**Consigne 1**
D'après le texte présenté sur ces livres, en combien de temps Françoise a-t-elle traduit Roméo et Juliette ?
**Consigne 2**
Poursuivez le texte présenté sur ces livres à partir de sa dernière phrase.

**Texte présenté**

>>>>

Vous verrez sur notre site, évidemment, mais quels sont ces livres ?
D’abord, Un an de guerre. – J’ai rassemblé mes chroniques facebook de l’année 2022. Celles, donc, de la première année de guerre. La guerre continue et continue encore ; plein de gens me demandaient quand elles seraient publiées, ces chroniques. Fallait-il attendre encore ou publier en même temps celles de 2023 et 24 ? Le livre aurait été impubliable, juste par le poids et la grosseur. Non. Un an de guerre est donc un témoignage, et, je puis le dire, un acte de combat. Et c’est pour ça que nous commencerons par lui.
Ensuite, à l’opposé, on pourrait croire (mais, si on y réfléchit, pas du tout), c’est la traduction de Roméo et Juliette faite par Françoise, – une traduction qui devrait être jouée (je touche du bois) l’année prochaine (2026) par notre ami de trente ans, Patrick Pineau, à la La Scala. Une traduction qui, étrangement ou non, est la première en France, pour une pièce que l’on connaît dans le monde entier, à prendre en compte la forme : le fait qu’elle s’ouvre sur un sonnet et qu’au moment où Roméo et Juliette se découvrent, ils créent un sonnet. – Françoise s’est prise de passion pour la pièce, elle l’a traduite en moins d’un mois. Et c’était quelque chose de voir ça. – Vous verrez.

<<<<

**Enregistrements fournis**

>>>>

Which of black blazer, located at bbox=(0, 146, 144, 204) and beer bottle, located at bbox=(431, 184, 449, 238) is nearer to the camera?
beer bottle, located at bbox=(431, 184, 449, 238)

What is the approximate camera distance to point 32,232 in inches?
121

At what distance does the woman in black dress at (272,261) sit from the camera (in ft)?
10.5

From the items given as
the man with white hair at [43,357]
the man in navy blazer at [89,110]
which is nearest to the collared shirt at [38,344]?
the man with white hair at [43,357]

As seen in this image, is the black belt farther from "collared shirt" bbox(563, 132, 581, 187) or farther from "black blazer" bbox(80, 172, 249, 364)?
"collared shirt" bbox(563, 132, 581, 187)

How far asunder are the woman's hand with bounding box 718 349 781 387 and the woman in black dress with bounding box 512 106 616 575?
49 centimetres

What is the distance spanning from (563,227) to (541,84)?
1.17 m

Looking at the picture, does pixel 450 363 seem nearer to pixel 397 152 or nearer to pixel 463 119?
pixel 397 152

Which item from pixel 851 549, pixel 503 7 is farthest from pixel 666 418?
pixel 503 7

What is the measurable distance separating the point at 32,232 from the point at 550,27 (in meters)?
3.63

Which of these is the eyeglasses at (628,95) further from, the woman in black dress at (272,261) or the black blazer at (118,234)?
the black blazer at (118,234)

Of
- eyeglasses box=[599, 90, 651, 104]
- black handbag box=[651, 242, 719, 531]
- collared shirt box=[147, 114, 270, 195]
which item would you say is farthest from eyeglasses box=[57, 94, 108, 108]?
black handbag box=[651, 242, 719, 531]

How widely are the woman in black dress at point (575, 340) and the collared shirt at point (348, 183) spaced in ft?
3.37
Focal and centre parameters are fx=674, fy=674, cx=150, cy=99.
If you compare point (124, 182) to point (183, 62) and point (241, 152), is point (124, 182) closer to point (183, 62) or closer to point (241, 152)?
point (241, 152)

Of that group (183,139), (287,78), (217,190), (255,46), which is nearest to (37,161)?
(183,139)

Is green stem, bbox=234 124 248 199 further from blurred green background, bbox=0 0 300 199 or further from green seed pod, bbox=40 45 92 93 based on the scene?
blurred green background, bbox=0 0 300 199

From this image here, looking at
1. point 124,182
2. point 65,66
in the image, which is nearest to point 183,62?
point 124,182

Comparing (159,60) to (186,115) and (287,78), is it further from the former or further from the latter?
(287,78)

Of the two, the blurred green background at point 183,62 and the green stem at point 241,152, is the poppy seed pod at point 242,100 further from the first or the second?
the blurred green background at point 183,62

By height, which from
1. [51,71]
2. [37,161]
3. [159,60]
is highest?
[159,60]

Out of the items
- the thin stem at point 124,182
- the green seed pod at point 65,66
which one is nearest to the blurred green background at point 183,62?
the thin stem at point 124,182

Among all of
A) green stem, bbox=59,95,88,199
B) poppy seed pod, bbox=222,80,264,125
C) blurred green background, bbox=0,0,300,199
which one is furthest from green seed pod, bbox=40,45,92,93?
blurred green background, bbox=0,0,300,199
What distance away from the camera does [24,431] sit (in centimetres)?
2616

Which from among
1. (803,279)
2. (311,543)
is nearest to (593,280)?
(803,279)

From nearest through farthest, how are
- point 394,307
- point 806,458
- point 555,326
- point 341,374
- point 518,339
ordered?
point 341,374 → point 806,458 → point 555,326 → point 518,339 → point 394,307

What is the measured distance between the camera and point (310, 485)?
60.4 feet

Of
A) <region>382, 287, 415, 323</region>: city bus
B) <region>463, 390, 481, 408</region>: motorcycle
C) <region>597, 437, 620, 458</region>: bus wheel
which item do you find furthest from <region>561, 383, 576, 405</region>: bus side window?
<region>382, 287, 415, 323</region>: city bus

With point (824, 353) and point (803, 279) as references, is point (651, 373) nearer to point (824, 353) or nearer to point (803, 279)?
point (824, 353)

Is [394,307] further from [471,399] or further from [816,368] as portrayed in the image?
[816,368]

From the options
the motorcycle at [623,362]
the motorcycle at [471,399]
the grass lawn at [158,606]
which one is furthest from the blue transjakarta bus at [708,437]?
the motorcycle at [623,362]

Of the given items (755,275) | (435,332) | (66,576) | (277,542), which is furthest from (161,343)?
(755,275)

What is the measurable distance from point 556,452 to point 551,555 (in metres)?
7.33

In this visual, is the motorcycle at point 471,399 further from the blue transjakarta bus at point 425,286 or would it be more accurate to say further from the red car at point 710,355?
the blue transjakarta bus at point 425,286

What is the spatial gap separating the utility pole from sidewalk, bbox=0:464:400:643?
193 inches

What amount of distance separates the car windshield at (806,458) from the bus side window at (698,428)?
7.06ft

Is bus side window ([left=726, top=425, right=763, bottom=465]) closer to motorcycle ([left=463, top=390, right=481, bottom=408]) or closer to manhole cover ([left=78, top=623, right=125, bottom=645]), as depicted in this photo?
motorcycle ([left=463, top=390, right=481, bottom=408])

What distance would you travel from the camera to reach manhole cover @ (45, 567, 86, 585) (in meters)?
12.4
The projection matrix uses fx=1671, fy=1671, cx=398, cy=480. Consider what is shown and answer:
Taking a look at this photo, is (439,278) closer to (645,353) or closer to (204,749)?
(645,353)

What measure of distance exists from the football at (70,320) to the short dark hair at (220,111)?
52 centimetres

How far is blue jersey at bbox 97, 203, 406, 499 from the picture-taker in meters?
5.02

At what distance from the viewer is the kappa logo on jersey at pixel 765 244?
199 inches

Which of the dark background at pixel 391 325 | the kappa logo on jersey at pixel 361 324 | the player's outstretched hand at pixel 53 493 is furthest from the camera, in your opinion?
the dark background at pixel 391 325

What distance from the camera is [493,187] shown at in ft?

<<<<

**Réponse attendue 1**
En moins d'un mois.

**Réponse attendue 2**
D’autant plus si vous avez lu nos Sonnets de Shakespeare, publiés voilà déjà deux ans. Et si vous lisez un autre livre, qui paraît cette année, un livre de Françoise : Clair Soleil des esprits , qui est une grande première pour nous. Un choix de poèmes – majoritairement des sonnets, mais pas que – des contemporains de Shakespeare en France, de cet âge d’or de la poésie que fut l’époque dite baroque, de ces poèmes qui irriguent les livres écrits par Françoise elle-même, ceux de Sur champ de sable ou Pluie et L’Oiseau-loup. C’est, en redécouvrant des auteurs comme Philippe Desportes, Étienne Durand ou le cardinal Du Perron, une autre façon de traverser le temps, – par cercles concentriques, par échos rayonnants.
Le quatrième livre est La Quatrième Prose d’Ossip Mandelstam. Un texte que j’avais traduit, voilà près de trente ans, pour les éditions Christian Bourgois, qui est resté pendant des années et des années introuvables, et que j’ai entièrement refait, repensé. C’est, après une accusation ignominieuse de plagiat pour la traduction de Till Ulenspiegel(due à une bourde de l’éditeur), le moment de bascule pour Mandelstam. Sa quête de justice, et cette rage qui le possède au moment où il comprend la lâcheté des autres, et, du coup, avec la certitude de l’issue – qui ne pouvait qu’être la mort –, celui où, jugeant et le régime et ses collègues, il peut se remettre à écrire de la poésie. Surtout, c’est à partir de l’indignation et de la langue de ce texte que Boulgakov va créer le personnage du Maître dans Le Maître et Marguerite(le personnage n’apparaît dans ses brouillons qu’à partir de 1934, après l’arrestation de Mandelstam pour le poème contre Staline dont vous lirez la traduction en conclusion du volume).
Et puis, justement, nous publions un texte de Boulgakov. Une de ses plus grandes pièces, généralement connue comme La Fuite, mais, en russe, le titre, Beg, signifie plutôt La Course (c’est notre titre français), et il s’agit bien, par-delà l’évocation de « huit rêves » autour du désastre et de la fuite de l’armée blanche en Crimée et de l’émigration, de l’évocation d’une course sans fin, dans la prison du temps, d’une course pathétique et souvent grotesque, tragique, et infinie. – Cette pièce, pour nous, fait écho à De vie à vie de Tsvétaïéva et Volochine, et surtout aux poèmes sur la terreur en Crimée écrits par Volochine.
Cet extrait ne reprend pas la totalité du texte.